Response to misleading claims:
Straight facts on Question 1
Recently, Citizens for Choice, a group lobbying for a No vote on Question 1 (Landscaping Noise) published an ad and an editorial in the Lexington Times. Unfortunately, some of the statements they made are misleading. With so much at stake, it is vitally important that we cast our ballots based on accurate information. Here are the facts.
Claim: “The current electric leaf blower technology and performance is not yet good enough.”
Facts: Electric blowers are good enough. Firms both locally and elsewhere have been using electric blowers competitively and profitably for years (8 years in the case of a local firm, and 9 and 12 years for two DC-area firms), and electric equipment is now far better than it was when they started, 8 or more years ago. It simply makes no sense to argue that using electric blowers isn’t feasible when landscapers have been doing so for years.
Claim: “Our customer’s bills will double with all-electric equipment.”
Facts: To support this claim, Citizens for Choice cite a single high bid from a single landscaper. Working with electric equipment is not the primary business of that firm, and their charges are out of line with others. We have obtained information from numerous landscapers in this area and in the Washington DC area who have been using only electric blowers for years. Almost all say that they are cost-competitive. Some report no increase in prices, while others say that there may be small increases, for example, 10% to 20%. Locally, some residents have seen a decline in price when they switched to electric landscaping. Lexington currently has very high demand for clean electric landscaping but very few providers. As one electric-equipment landscaper in the DC area notes, once there is more competition, as there is already in the DC area, competition will insure reasonable prices.
Claim: Electric equipment is too expensive.
Facts: This is a distortion because it excludes operating costs. The initial purchase price of electric blowers is indeed much higher, primarily because of the cost of batteries, but energy and maintenance costs are much lower. Data from the American Green Zone Alliance (AGZA), which has extensive experience helping firms, institutions, and jurisdictions make the transition to electric equipment, indicate that over four years, the lower operating costs largely or even entirely offset the higher initial purchase price. Spread across the many cleanups a crew does each year, even the worst-case AGZA estimate is a trivial addition of a few dollars per job.

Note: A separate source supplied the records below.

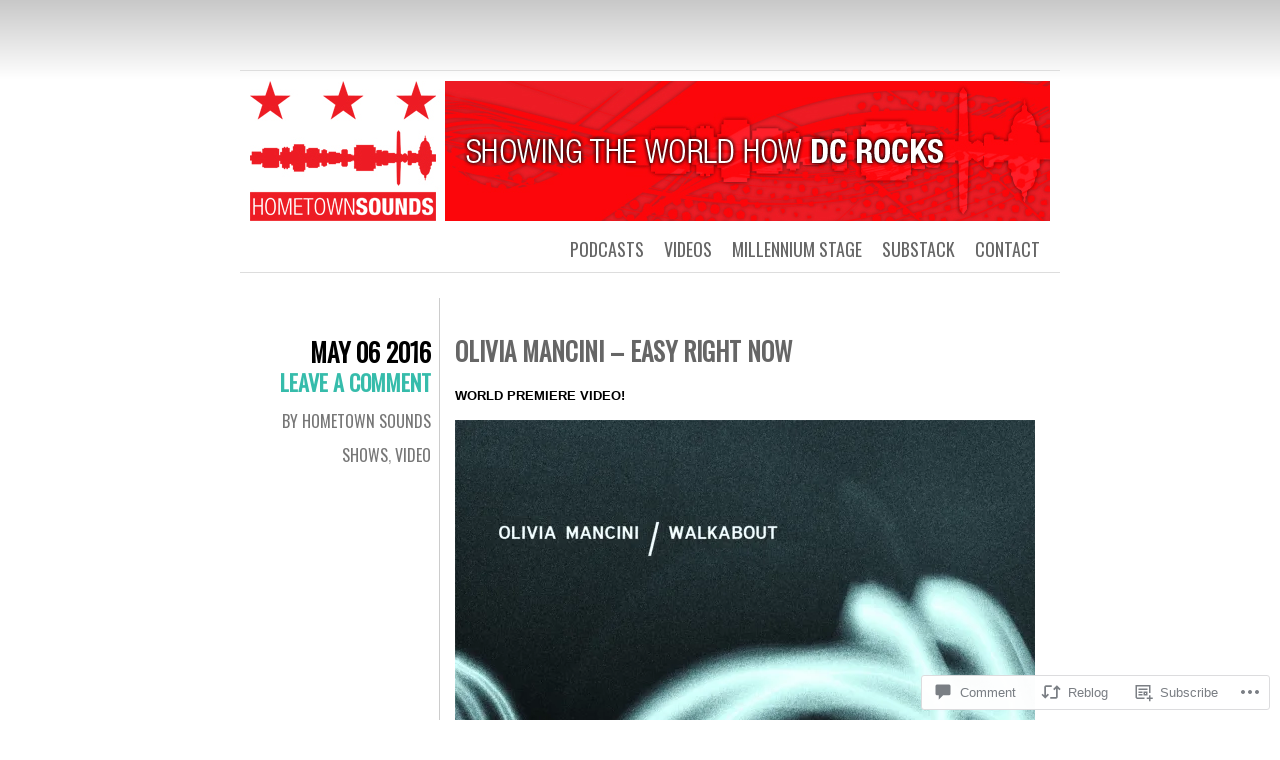

--- FILE ---
content_type: text/css;charset=utf-8
request_url: https://s0.wp.com/?custom-css=1&csblog=22xLk&cscache=6&csrev=1
body_size: -112
content:
.archive #container .page-title h2{display:none}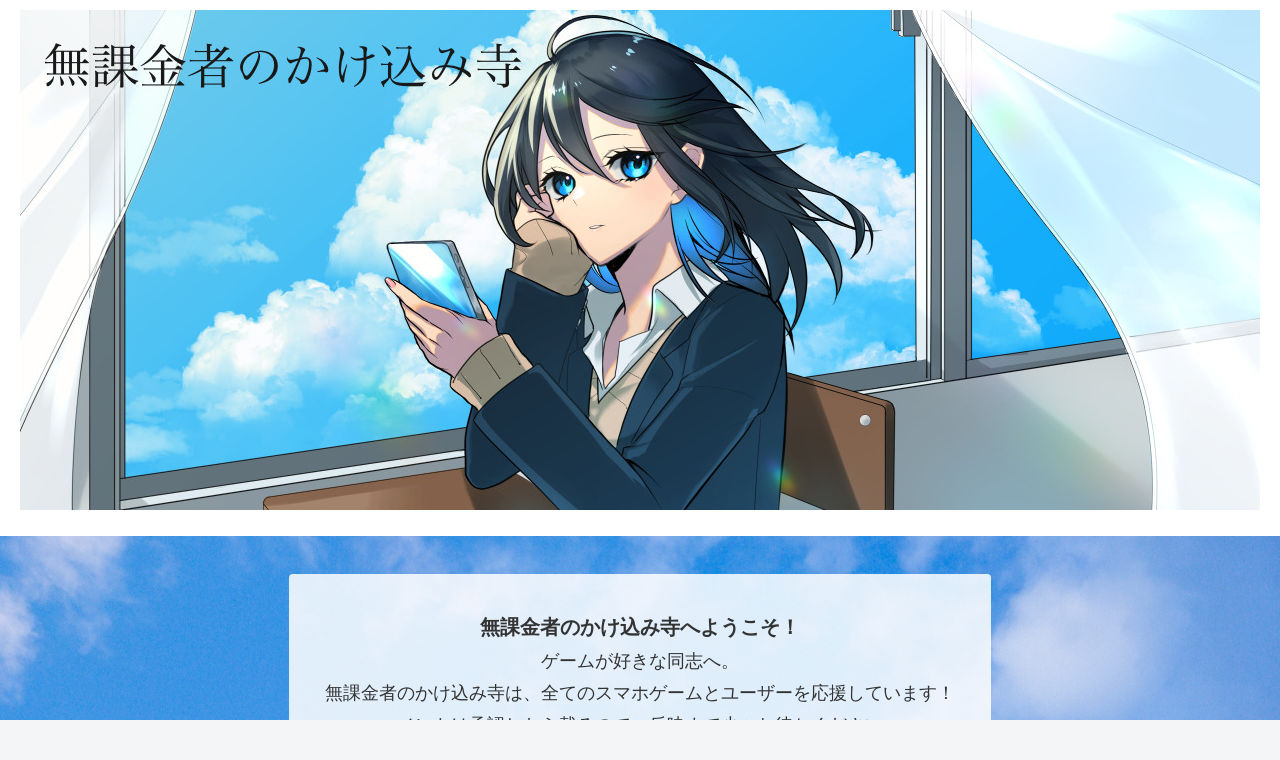

--- FILE ---
content_type: text/html; charset=utf-8
request_url: https://www.google.com/recaptcha/api2/aframe
body_size: 266
content:
<!DOCTYPE HTML><html><head><meta http-equiv="content-type" content="text/html; charset=UTF-8"></head><body><script nonce="322Ftl7M74vgq70jNtcRLg">/** Anti-fraud and anti-abuse applications only. See google.com/recaptcha */ try{var clients={'sodar':'https://pagead2.googlesyndication.com/pagead/sodar?'};window.addEventListener("message",function(a){try{if(a.source===window.parent){var b=JSON.parse(a.data);var c=clients[b['id']];if(c){var d=document.createElement('img');d.src=c+b['params']+'&rc='+(localStorage.getItem("rc::a")?sessionStorage.getItem("rc::b"):"");window.document.body.appendChild(d);sessionStorage.setItem("rc::e",parseInt(sessionStorage.getItem("rc::e")||0)+1);localStorage.setItem("rc::h",'1768891497067');}}}catch(b){}});window.parent.postMessage("_grecaptcha_ready", "*");}catch(b){}</script></body></html>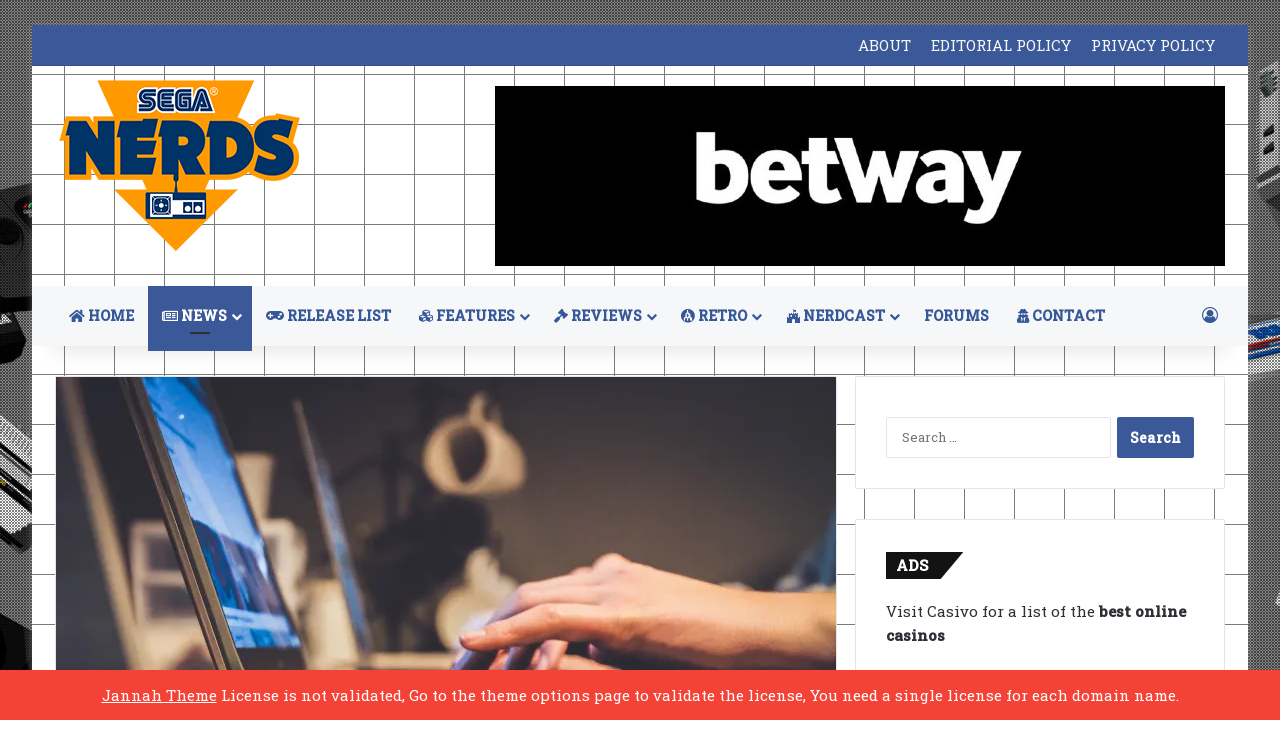

--- FILE ---
content_type: text/html; charset=utf-8
request_url: https://www.google.com/recaptcha/api2/aframe
body_size: 270
content:
<!DOCTYPE HTML><html><head><meta http-equiv="content-type" content="text/html; charset=UTF-8"></head><body><script nonce="EXw4-X6bs7NTaHRkkGVuZQ">/** Anti-fraud and anti-abuse applications only. See google.com/recaptcha */ try{var clients={'sodar':'https://pagead2.googlesyndication.com/pagead/sodar?'};window.addEventListener("message",function(a){try{if(a.source===window.parent){var b=JSON.parse(a.data);var c=clients[b['id']];if(c){var d=document.createElement('img');d.src=c+b['params']+'&rc='+(localStorage.getItem("rc::a")?sessionStorage.getItem("rc::b"):"");window.document.body.appendChild(d);sessionStorage.setItem("rc::e",parseInt(sessionStorage.getItem("rc::e")||0)+1);localStorage.setItem("rc::h",'1769050275914');}}}catch(b){}});window.parent.postMessage("_grecaptcha_ready", "*");}catch(b){}</script></body></html>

Claim: A No vote will “preserve and protect owner rights”.
Facts: The rights of property owners do not extend to harming their neighbors. All Lexington residents have the right to use their homes—indoors and out—without being subjected to toxic emissions and disruptive noise that is far in excess of current law. A Yes vote is a vote to protect the rights of all in our community.
Claim: Lithium and cobalt mining are environmentally harmful.
Facts: Lithium mining is damaging to the environment, but the extraction of petroleum is also at least as much if not more so. Think about the catastrophic oil spills off Alaska and in the Gulf of Mexico, the horrible damage and boreal deforestation created by the Alberta tar sands mining, the damage done by fracking, and child soldiers exploited over the course of wars for oil.
Where gas- and electric-powered landscaping differ is when the equipment is actually used in our community, and at that stage, gas-powered equipment is enormously more harmful, emitting large volumes of concentrated, highly toxic pollution and creating disruptive and harmful levels of noise. There are no local emissions from battery-powered blowers, and they generate a small fraction of the noise. These differences are what is at stake in Question 1.
Also, Lexington landscapers can recycle their lithium batteries right now. They can’t recycle the gas and oil they burn using gas-powered blowers.
Claim: Arlington repealed its restrictions on gas-powered leaf blowers “so there is now no leaf blower ban of any kind in Arlington.”
Facts: While it is true that Arlington substantially weakened its restrictions, it did not eliminate them. The current regulations are Article 12, Section 3.D of the town’s bylaws. Four other local towns have passed ordinances or bylaws restricting the use of gas-powered leaf blowers considerably more than Arlington does—Newton, Cambridge, Brookline, and Lincoln—and none has weakened or repealed them.
Claim: “The Select Board and the Noise Advisory Committee promised to bring only the seasonal limits for 2021 Fall Special Town Meeting and then gather information on the equipment transition for the 2022 Spring ATM. Unfortunately, an amendment on Fall Town Meeting floor was allowed to move forward and included a ban on gas-powered leaf blower equipment.”
Facts: Neither the Select Board nor the Noise Advisory Committee has the power to promise anything about what Town Meeting does. It is both the right and the obligation of Town Meeting to deliberate about proposals brought to them and decide what is in the best interests of our community. Even though the phase-out of gas-powered leaf blowers had been debated publicly for months, the Noise Advisory Committee removed it from its final proposal for fear of jeopardizing the other parts of the motion. After debate, Town Meeting reinserted the ban and then voted overwhelmingly, 85% in voting in favor, to enact Article 10.